Are you guys practicing out here? “Yea.”

I have the field from 3:30-5:30. “Uh, yea, us too. But I’m not the coach. I’ll call him and see what’s up.”

OK, great. I don’t need the whole field, if you want to share. “We have JV and Varsity.”

Oh. OK, I’ll call my person, too.

Shit. Please tell me that I’m not on the grass field below the turf field. That patch of grass without ANY lines. I call Terry. Hey, Terry, I’m at the field. Are we on the turf field???…Or the grass field? “The grass field.” My heart sinks. And now I have to move all my cones and set them up somewhere else. I have no time for this. I thank Terry then hang up, rush to collect my cones and head down to the stupid grass field.

My soul is crushed. It would be different if I hadn’t thought that the beautiful turf field was ours to practice on. It would be different if I hadn’t been dreaming about our practices on that field. But I had. And now I’m down here, looking up at those stupid boys kicking around a soccer ball on turf, as if you need a turf field to play soccer. It’s ridiculous. (The boys aren’t stupid and it’s not their fault. I’m just having a moment.)

The grass is bumpy and thick. It’s not the worst field I’ve ever played on, but did I mention there are no lines?!? Do you know how difficult it is to set up drills and stations without any lines? It’s very difficult, and very time consuming.

Some of the girls start to arrive and I don’t even remember if I say hi to them, I’m so stressed out, trying to set up the field. I also have like, 14 cones. That is not a joke. This will not do. I make myself a note: Buy cones.

Coach Seymour arrives and introduces herself. She is way too calm and mellow for my state of being right now. (I will quickly learn to be incredibly grateful for her demeanor. Because I am always a total spaz.) I don’t remember practice. It’s a blur. But I get through it. Tomorrow will be better. It has to be better.

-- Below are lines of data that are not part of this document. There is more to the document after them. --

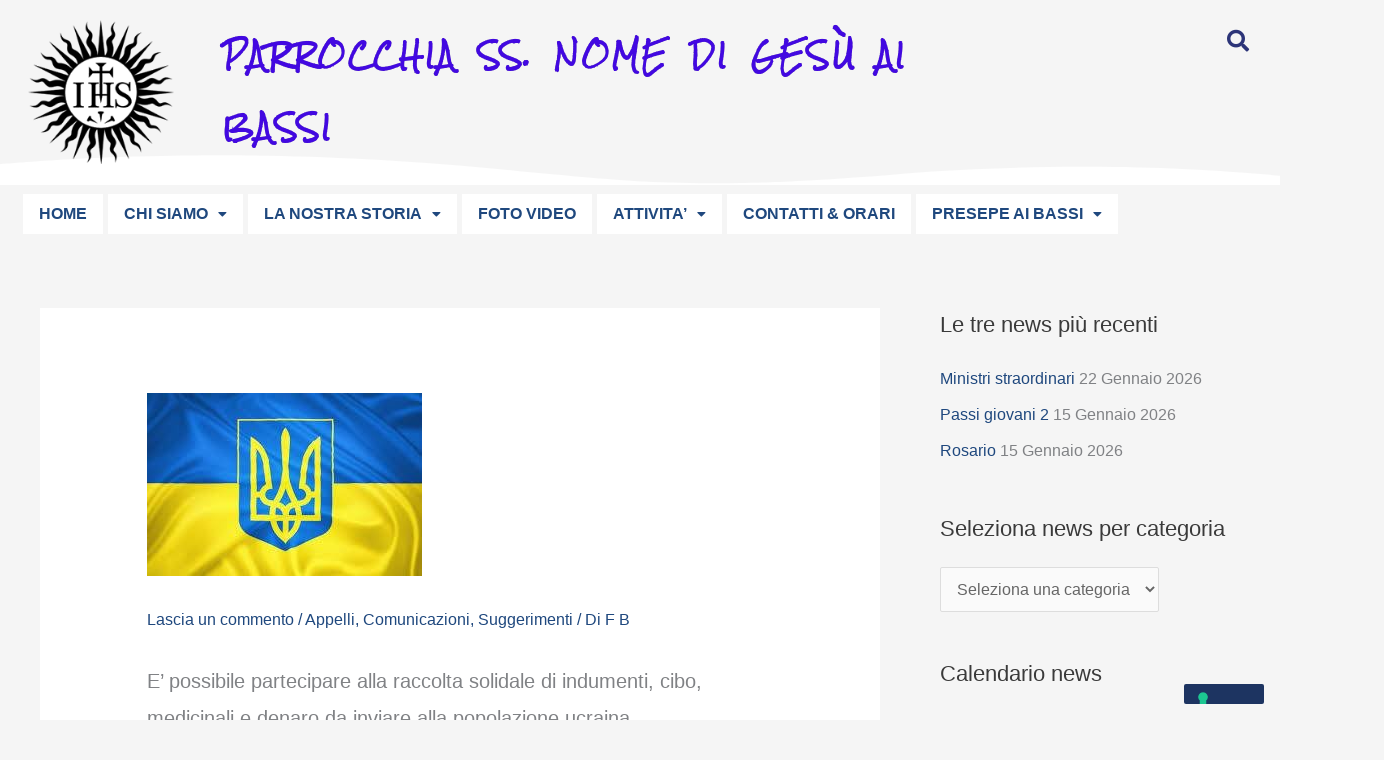

--- FILE ---
content_type: text/html; charset=UTF-8
request_url: https://www.parrocchiaaibassi.paraba.it/wp-admin/admin-ajax.php
body_size: -284
content:
{"post_id":13662,"counted":true,"storage":{"name":["pvc_visits[0]"],"value":["1769261829b13662"],"expiry":[1769261829]},"type":"post"}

With 23 girls and a part-time assistant coach and no lines on my field, I feel like my head is going to explode sometimes. Every day, I spend almost an hour before practice setting up the field. Some days, we’ll be practicing, and I look up at the turf field and realize that the soccer team already left, or maybe they were never here to begin with. I quickly yell to the girls that we’re moving to the turf, but now I have to set up all the cones again, AND, the girls have to carry the cage all the way up to the turf. I mean, practice is only 90 minutes long. It’s exhausting trying to get anything accomplished sometimes.

I text and call Sarah and Courtney often for advice, help, or a vent session. It feels good when I’m struggling with something to know that I’m not alone. West Deptford is an established, great program (if I do say so, myself), and Court and Sarah face some of the same issues that I do.

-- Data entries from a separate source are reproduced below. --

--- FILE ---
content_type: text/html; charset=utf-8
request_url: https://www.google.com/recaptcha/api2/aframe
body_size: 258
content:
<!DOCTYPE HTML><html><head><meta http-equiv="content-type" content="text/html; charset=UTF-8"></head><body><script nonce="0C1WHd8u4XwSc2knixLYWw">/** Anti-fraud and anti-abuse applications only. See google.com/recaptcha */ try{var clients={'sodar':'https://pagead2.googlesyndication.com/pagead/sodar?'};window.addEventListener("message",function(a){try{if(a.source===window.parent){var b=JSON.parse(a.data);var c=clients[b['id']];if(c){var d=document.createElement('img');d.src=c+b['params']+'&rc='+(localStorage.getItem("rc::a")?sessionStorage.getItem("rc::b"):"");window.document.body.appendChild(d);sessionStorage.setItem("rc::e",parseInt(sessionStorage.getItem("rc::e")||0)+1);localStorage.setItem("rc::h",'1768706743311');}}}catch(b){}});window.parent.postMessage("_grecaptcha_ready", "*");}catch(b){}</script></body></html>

Besides being stressed out and frazzled, my God, does it feel right on this field. I was playing for a little while in California, but it was such a commute and we only played on Sundays. When I started picking up Sunday shifts every week at the bar, I told myself that the field hockey part of my life was just over. I really didn’t think there was going to be a way for it to come back into the picture, because I thought I would never leave California. I also thought that acting meant more to me than field hockey.

Now here I am, back on the east coast, living in Charlotte, North Carolina, coaching a high school team. Summer has been amazing and too short. I want to hang on to the warm mornings and warm nights as long as possible. I’m not ready for the Fall, but I’m definitely excited for it – it’s been six years since I’ve had a proper Fall. Bring on the crisp weather and vibrant colors, field hockey and football, and all things pumpkin.